The Reviews: 'Cosby,' 'Pearl' in Solid Debuts

September 16, 1996|HOWARD ROSENBERG

Those noting the dearth of TV comedies about something other than children or people who are dating, to say nothing of children who are dating, should be pleased with CBS newcomers "Cosby" and "Pearl" just on paper.

The first, successfully reuniting Bill Cosby and Phylicia Rashad from "The Cosby Show," monitors the home-front escapades of a curmudgeonly 60-year-old who lost his airport job in a corporate downsizing. The second stars former "Cheers" barmaid Rhea Perlman as a feisty blue-collar widow beginning anew as a student at a hoity-toity Eastern university.

Both make promising debuts tonight.

Cosby's Hilton Lucas is clearly a man with too much time on his hands, much of it spent at home these days to the disgust of his wife, Ruth (Rashad). He's Andy Rooney with better material, showing up at the cleaners to make a federal case of the note he found on his pair of pants saying a stain was unremovable ("Now let me get this straight. You cleaned the clean part and left the stain. . . .").

Interwoven with rocking humor and affectionate bantering, the first three episodes lock onto the rhythms of Cosby and Rashad, who, after their eight seasons on NBC as the higher-scale Huxt-ables, resurface as the smoothies of prime-time's married set. They are grand together, as in cadence as two halves of the same person, he raising havoc, she raising a brow.

Actually, a trio of characters drives "Cosby." Hanging around Hilton and Ruth is that perpetual scene-stealer Madeline Kahn as Ruth's best friend, Pauline, whose mistaken assumption about a napping Hilton fires up a splendidly unruly bit near the end of the premiere that attests to the good writing and whopper cast of "Cosby."

Prominent regulars also include T'Keyah Crystal Keymah as the Lucases' adult daughter and Doug E. Doug as her boyfriend.

Just one thing. A CBS press release says that the Lucases have been married 32 years. That fits Cosby, who is about the age of his character. But it means that the much younger Ruth (if the World Almanac is correct about Rashad's age) was a 16-year-old bride. Now let me get this straight. . . .

Meanwhile, "Pearl" is "Educating Rita" meets "Paper Chase," with Perlman a blossoming scholar as Pearl Caraldo, a loading-dock manager who is the first in her family to attend a college whose name "doesn't have 'beauty' or 'clown' in it."

Pearl is a U.S. version of Julie Walters' working-class British collegian in "Educating Rita," right down to the frizzed hair, miniskirts and lust for learning. But the nemesis she encounters, Malcolm McDowell's sharply drawn Professor Pynchon, is initially more like John Houseman's tyrannical Kingsfield in "Paper Chase" than the caring drunk, played by Michael Caine, who tutored Rita.

Despite showcasing the sadistic, insufferably pedantic, self-adoring Pynchon ("Let me tell you about my favorite subject: me!"), "Pearl" is a comedy with heart, its heroic protagonist well played by Perlman as both vulnerable and a street fighter.

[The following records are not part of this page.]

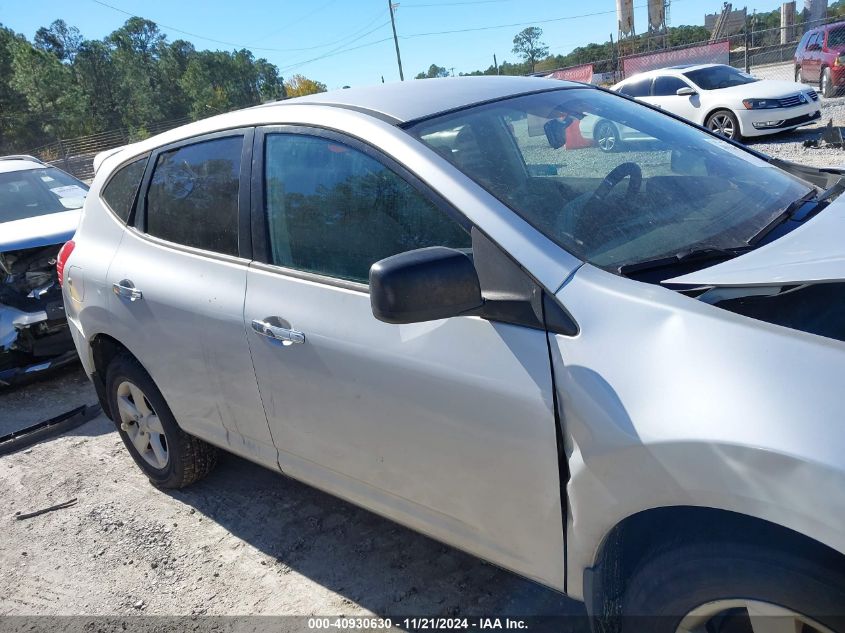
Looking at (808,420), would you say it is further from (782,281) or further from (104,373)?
(104,373)

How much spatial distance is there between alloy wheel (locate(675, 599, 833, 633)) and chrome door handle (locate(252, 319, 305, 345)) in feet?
4.62

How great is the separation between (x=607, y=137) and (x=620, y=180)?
33 centimetres

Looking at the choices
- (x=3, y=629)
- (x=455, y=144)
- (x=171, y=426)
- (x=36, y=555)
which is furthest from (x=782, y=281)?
(x=36, y=555)

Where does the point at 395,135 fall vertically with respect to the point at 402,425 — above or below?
above

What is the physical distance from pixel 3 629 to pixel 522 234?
2.67 metres

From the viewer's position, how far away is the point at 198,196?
9.50 feet

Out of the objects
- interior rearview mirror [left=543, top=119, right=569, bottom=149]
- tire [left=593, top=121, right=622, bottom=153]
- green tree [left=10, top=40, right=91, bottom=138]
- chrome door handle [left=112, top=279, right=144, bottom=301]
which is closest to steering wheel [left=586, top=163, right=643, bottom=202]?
tire [left=593, top=121, right=622, bottom=153]

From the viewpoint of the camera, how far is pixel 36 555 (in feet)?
10.8

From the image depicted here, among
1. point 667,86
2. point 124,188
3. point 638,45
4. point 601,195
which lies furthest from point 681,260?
point 638,45

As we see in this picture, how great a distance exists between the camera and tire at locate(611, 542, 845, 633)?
1396 mm

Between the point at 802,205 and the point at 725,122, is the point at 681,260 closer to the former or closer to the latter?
the point at 802,205

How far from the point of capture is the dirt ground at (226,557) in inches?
105

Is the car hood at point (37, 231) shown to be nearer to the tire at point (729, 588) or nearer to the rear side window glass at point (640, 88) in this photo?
the tire at point (729, 588)

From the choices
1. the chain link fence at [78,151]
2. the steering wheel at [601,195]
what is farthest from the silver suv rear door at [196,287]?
the chain link fence at [78,151]
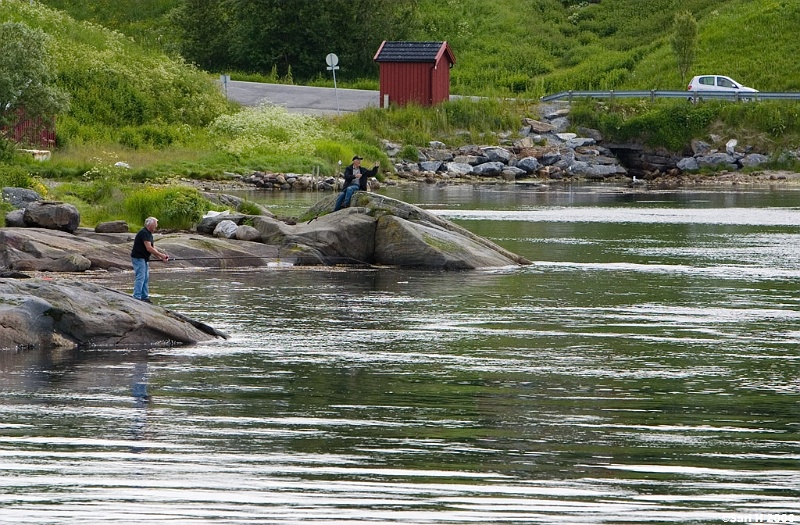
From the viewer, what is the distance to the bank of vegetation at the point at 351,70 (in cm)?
5747

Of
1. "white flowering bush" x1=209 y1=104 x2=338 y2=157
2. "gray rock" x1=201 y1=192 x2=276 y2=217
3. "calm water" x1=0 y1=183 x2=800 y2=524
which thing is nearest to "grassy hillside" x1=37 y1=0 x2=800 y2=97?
"white flowering bush" x1=209 y1=104 x2=338 y2=157

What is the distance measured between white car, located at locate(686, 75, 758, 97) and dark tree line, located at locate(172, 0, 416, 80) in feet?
60.6

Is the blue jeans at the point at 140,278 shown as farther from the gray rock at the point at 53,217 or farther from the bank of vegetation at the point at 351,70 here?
the bank of vegetation at the point at 351,70

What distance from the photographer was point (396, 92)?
70750mm

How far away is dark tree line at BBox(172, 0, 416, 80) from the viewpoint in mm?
77750

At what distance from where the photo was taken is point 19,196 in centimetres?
3422

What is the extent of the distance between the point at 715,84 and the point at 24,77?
3897 centimetres

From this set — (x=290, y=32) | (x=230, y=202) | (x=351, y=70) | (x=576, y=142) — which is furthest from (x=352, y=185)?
(x=351, y=70)

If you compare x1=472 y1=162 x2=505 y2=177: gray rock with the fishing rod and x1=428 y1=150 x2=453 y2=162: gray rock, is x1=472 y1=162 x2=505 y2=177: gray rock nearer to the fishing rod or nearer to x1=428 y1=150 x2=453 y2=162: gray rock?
x1=428 y1=150 x2=453 y2=162: gray rock

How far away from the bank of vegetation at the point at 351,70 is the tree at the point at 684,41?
1.11 m

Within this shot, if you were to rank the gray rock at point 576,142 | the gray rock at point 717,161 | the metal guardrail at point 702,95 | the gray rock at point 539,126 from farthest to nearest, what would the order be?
the gray rock at point 539,126 < the gray rock at point 576,142 < the gray rock at point 717,161 < the metal guardrail at point 702,95

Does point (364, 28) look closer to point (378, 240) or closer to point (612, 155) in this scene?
point (612, 155)

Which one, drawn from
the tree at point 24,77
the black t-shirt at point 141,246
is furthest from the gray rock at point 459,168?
the black t-shirt at point 141,246

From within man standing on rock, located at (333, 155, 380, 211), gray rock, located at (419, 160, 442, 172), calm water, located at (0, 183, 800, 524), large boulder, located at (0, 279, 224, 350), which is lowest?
calm water, located at (0, 183, 800, 524)
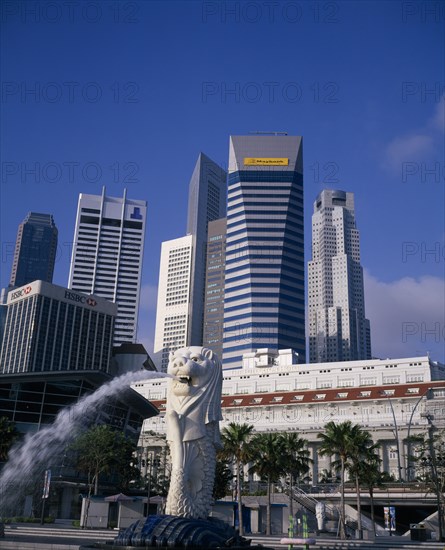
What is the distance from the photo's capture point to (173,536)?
2823 centimetres

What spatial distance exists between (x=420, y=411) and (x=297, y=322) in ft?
289

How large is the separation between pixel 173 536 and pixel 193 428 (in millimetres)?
7681

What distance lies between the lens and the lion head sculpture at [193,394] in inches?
1395

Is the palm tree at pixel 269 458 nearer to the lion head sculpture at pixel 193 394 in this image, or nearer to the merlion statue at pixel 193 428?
the merlion statue at pixel 193 428

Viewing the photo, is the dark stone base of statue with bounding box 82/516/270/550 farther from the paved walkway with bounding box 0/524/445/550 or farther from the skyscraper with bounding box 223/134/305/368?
the skyscraper with bounding box 223/134/305/368

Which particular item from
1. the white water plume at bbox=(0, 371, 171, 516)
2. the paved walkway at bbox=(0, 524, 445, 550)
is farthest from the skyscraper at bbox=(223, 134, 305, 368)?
the paved walkway at bbox=(0, 524, 445, 550)

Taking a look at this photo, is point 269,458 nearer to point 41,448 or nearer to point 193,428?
point 41,448

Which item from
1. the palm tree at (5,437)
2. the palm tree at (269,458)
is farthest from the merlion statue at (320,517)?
the palm tree at (5,437)

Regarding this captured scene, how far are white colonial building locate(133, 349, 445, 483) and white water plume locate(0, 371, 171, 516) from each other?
41574 millimetres

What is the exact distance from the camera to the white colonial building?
102 meters

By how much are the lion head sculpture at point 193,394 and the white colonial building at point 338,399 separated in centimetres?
6059

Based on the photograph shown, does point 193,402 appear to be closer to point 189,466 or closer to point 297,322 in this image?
point 189,466

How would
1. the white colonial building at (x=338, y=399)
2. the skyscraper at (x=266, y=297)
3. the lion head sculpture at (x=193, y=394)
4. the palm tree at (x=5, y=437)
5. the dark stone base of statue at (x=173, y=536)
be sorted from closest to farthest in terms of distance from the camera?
the dark stone base of statue at (x=173, y=536) → the lion head sculpture at (x=193, y=394) → the palm tree at (x=5, y=437) → the white colonial building at (x=338, y=399) → the skyscraper at (x=266, y=297)

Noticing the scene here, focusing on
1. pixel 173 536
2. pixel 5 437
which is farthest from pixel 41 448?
pixel 173 536
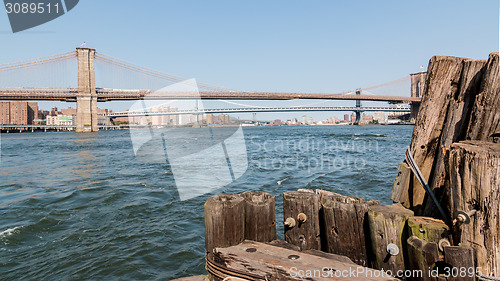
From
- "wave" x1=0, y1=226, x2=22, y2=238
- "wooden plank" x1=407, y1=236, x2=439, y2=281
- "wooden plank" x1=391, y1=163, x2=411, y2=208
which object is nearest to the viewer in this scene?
"wooden plank" x1=407, y1=236, x2=439, y2=281

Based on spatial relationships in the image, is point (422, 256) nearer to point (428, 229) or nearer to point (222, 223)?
point (428, 229)

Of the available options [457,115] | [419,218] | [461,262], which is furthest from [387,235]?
[457,115]

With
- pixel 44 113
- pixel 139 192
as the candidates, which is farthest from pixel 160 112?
pixel 44 113

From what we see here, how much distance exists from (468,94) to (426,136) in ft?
1.76

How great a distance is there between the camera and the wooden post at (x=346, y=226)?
2771mm

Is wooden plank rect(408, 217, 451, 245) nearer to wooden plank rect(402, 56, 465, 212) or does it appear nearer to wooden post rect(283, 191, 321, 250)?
wooden plank rect(402, 56, 465, 212)

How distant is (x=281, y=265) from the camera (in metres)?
2.37

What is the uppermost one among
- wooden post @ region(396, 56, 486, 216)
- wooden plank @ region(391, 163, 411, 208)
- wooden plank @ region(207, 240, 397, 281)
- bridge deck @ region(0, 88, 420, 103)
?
bridge deck @ region(0, 88, 420, 103)

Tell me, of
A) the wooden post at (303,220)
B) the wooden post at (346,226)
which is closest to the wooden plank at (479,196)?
the wooden post at (346,226)

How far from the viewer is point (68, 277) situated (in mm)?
3689

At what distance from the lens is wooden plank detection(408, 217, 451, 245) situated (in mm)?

Both qualities surface in her confrontation with Pynchon when he humiliates her in his humanities class.

Even though the situation is stock--bank on each educating the other and Pearl ultimately holding her own if not prevailing with her honesty and common-sense wisdom--Perlman and McDowell have the skills to bring this off.

In fact, their opening clash is the amusing highlight of Episode 1, succeeding much more than time at home with Pearl, her palooka of a son (Dash Mihok), a 20-year-old single parent seeing his mother only as a baby-sitter, and Pearl's sweet but loopy sister-in-law (Carol Kane).

Pynchon informs his students that he bases 10% of their grade on "how much I like your face." So far, Pearl's is easy to like.

* "Cosby" and "Pearl" premiere tonight at 8 and 8:30, respectively, on CBS (Channel 2).